The latest regional model experiments indicate that high-resolution information, on the order of a few 10s of km or less, may be necessary to achieve high accuracy in regional and local change scenarios in areas of complex physiography. In the last few years, substantial progress has been achieved in the development of tools for enhancing GCM information. Statistical methods were extended from the monthly/seasonal to the daily time scale, and nested model experiments were extended to the multi-year time scale. Also, variable- and high-resolution global models can be used to study possible feedbacks of mesoscale forcings on general circulation.

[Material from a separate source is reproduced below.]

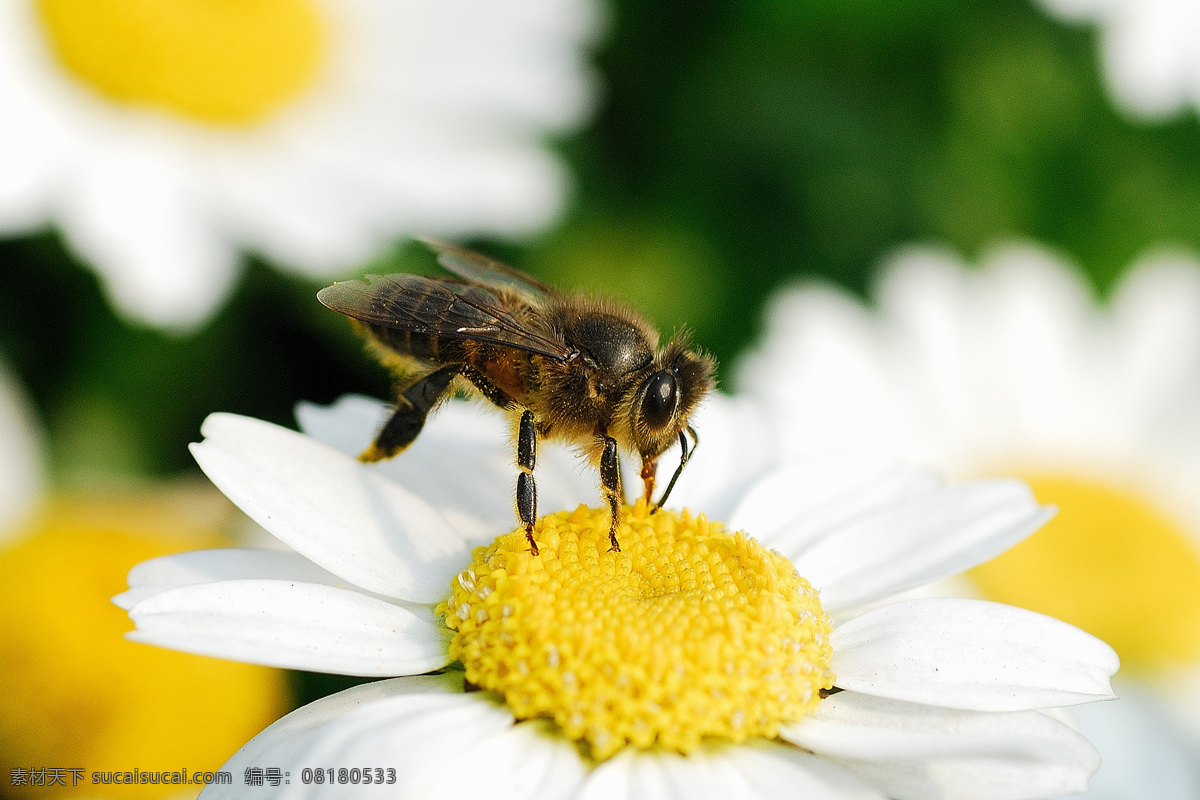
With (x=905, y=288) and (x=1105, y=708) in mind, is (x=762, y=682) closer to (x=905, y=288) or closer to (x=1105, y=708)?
(x=1105, y=708)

Regional modeling techniques, however, rely critically on the GCM performance in simulating large-scale circulation patterns at the regional scale, because they are a primary input to both empirical and physically based regional models. Although the regional performance of coarse-resolution GCMs is still somewhat poor, there are indications that features such as positioning of storm track and jet stream core are better simulated as the model resolution increases. The latest nested GCM/RegCM and variable-resolution model experiments, which employed relatively high-resolution GCMs and were run for long simulation times (up to 10 years) show an improved level of accuracy. Therefore, as a new generation of higher resolution GCM simulations become available, it is expected that the quality of simulations with regional and local downscaling models will also rapidly improve. In addition, the movement towards coupling regional atmospheric models with appropriately scaled ecological, hydrological, and mesoscale ocean models will not only improve the simulation of climatic sensitivity, but also provide assessments of the joint response of the land surface, atmosphere, and/or coastal systems to altered forcings.